The required output consists solely of the lines from the line containing "genus: Trichosurus" through the end of the records, copied exactly.
[DATA FOR PROCESSING]
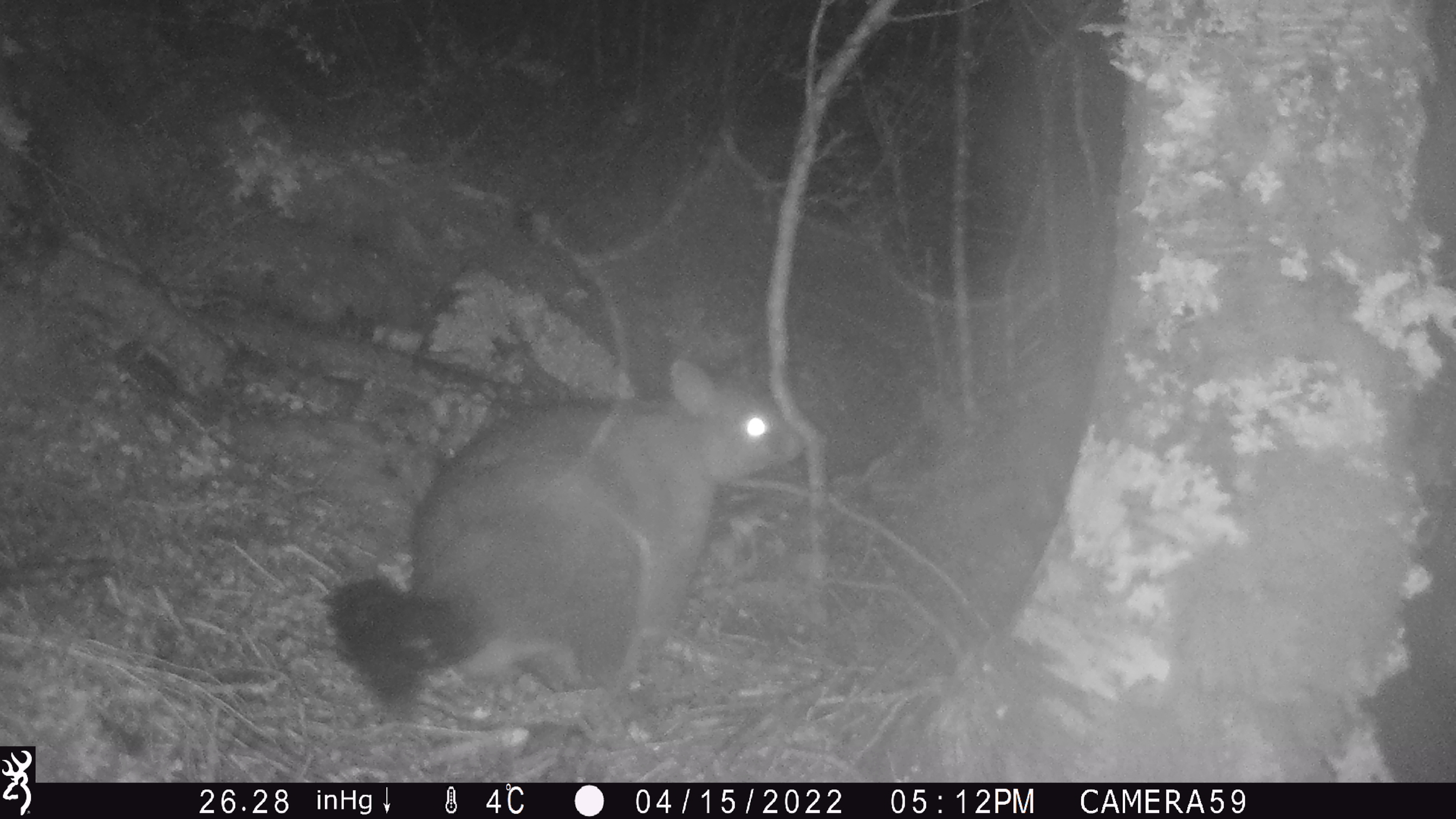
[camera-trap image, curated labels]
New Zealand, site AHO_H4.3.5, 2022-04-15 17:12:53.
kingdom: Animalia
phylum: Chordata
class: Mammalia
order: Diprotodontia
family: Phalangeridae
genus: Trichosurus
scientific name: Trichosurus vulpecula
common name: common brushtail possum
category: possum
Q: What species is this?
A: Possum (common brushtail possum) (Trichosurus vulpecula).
[/DATA FOR PROCESSING]
## RESULT FOR THIS EXERCISE
genus: Trichosurus
scientific name: Trichosurus vulpecula
common name: common brushtail possum
category: possum
Q: What species is this?
A: Possum (common brushtail possum) (Trichosurus vulpecula).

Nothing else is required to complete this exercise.